The Securitate files remain a complicated and dark part of recent Romanian history. In 2002, Le Monde published an article about the selective opening of the files. In this article, they profiled Doina Cornea's experience with her own files:
"I’ve always liked a cigarette with my coffee,” Doina Cornea continues. “At one point, I was contacted by a young African who was studying in Romania. He told me how much he admired me, and offered to carry my protest letters to the West. Each time he came to visit me, he would bring a packet of coffee, something you didn’t often see at that time. I suspected this young man was up to something, and my husband told me to stop accepting his gifts. But I always took his coffee. For a year, I drank coffee which I imagined was paid for by the Securitate, and had a lot of fun sending their informer off on wild goose chases. It turns out I was right. When I was able to read my file, I found reports the student had written about me. Sometimes he would exaggerate so as to look good. This is typical of informers. They make certain things out to be bigger than they are, so as to seem invaluable to their bosses.”
It was in April 2001 that Doina Cornea made her first request to see her secret police file. She had to jump a series of bureaucratic hurdles, but eventually, 28 voluminous files were opened to her on condition she go consult them in Bucharest, more than 400 kilometers (250 miles) from where she lives. “It’s been tough,” she admits. “My pension isn’t big enough to pay for frequent trips to Bucharest, or to pay for all the photocopying I’d have to do. I don’t think I’ll live long enough to read all they wrote about me.”

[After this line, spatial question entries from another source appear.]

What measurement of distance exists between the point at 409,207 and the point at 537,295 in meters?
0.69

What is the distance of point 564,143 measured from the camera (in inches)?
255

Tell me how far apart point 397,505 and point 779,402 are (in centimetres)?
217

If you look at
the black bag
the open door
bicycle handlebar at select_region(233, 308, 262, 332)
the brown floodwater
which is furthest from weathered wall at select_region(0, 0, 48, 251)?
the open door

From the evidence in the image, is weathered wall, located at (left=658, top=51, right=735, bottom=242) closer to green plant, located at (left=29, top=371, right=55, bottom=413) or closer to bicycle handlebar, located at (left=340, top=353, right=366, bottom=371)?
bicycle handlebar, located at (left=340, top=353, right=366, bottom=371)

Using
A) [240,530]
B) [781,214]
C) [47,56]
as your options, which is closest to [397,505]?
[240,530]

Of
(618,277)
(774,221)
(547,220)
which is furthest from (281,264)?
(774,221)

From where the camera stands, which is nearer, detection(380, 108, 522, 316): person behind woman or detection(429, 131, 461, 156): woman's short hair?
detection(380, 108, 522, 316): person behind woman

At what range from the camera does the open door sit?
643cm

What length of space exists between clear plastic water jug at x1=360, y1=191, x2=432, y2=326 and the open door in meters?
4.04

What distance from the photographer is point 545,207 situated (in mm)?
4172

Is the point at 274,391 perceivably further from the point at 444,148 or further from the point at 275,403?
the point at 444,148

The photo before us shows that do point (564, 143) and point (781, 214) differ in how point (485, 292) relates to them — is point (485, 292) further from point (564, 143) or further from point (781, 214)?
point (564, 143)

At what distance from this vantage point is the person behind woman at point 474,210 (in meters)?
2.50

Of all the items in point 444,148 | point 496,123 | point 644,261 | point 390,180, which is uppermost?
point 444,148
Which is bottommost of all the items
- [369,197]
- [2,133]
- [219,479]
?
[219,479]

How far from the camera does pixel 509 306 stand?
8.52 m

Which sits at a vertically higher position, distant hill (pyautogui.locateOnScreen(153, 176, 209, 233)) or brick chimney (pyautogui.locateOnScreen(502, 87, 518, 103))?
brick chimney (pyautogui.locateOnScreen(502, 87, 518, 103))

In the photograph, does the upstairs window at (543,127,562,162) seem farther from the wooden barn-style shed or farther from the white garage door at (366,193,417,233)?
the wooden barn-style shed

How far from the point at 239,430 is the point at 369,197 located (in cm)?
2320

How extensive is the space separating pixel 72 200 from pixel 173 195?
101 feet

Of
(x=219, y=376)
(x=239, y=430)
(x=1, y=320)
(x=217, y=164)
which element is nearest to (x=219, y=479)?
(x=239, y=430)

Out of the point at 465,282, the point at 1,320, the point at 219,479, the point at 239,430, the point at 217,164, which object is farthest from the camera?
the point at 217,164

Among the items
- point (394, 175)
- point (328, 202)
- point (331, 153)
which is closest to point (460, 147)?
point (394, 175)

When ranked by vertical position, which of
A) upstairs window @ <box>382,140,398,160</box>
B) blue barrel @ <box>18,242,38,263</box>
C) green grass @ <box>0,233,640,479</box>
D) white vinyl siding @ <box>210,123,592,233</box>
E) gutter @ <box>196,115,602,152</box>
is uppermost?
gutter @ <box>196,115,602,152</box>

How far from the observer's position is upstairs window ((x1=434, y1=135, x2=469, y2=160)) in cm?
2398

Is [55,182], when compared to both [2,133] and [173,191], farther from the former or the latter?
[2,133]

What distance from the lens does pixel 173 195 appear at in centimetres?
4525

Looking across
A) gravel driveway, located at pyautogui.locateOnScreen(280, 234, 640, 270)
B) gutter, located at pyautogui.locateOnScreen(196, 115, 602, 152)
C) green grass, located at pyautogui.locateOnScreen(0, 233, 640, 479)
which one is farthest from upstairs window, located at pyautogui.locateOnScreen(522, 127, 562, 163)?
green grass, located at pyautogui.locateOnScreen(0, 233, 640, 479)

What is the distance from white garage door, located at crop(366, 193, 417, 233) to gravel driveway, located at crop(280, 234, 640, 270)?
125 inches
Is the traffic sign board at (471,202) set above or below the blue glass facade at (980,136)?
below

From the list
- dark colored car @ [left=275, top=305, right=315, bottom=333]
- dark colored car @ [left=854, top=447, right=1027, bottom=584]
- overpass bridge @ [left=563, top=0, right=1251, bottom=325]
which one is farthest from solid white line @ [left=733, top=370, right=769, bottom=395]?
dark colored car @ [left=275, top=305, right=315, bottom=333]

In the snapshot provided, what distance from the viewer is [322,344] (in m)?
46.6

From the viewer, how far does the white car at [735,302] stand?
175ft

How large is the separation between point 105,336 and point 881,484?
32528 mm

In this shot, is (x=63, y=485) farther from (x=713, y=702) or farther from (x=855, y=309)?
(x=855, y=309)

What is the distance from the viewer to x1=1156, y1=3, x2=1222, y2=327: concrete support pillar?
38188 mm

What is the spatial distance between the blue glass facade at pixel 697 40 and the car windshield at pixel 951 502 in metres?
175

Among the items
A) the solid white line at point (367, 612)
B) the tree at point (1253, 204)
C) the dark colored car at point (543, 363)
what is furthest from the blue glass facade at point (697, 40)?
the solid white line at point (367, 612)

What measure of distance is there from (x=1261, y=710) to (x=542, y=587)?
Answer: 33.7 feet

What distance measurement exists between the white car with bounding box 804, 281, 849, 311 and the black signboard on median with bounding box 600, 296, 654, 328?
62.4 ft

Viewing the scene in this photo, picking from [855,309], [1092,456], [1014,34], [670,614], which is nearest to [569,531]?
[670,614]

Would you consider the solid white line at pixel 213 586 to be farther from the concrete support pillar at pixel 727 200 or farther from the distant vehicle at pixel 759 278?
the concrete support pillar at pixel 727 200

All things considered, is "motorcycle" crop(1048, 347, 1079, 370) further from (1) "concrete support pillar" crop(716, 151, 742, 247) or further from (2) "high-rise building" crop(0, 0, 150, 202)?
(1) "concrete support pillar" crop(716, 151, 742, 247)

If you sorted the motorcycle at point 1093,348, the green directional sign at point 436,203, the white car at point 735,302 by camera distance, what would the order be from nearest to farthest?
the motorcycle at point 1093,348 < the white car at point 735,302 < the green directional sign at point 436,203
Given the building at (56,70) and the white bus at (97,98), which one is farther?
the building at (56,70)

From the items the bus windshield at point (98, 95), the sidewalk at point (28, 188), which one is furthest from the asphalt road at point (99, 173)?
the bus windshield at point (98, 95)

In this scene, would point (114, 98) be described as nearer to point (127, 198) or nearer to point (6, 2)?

In spite of the revelations of human deception occasioned by her files, Cornea is glad she made the decision to see them.
In an interview with Ziua last year, Cornea noted that Romanians have gotten used to being ordered around. The post-communist period has been more difficult because everyone is a little "lost" or disoriented, searching for a leader or a scapegoat. Cornea also shares her perspectives on Romanian politicians, monarchy, and civil society in this interview. She does not appear to have suffered for seeing her Securitate file.
Perhaps the emigre situation is different. Every year, as we purchase our tickets to visit Romania, my mother struggles with the decision of whether to request her files. She is sure that the files will be damning, for a defector in 1979 was nothing if not an enemy of the communist state. Selfishly, I hope that this year, she will make the appeal. My interests are impure-- I am fascinated by history, seduced by the prospect of first-hand accounts of the communist bureaucracy, haunted by dreams of bygone totalitarianisms.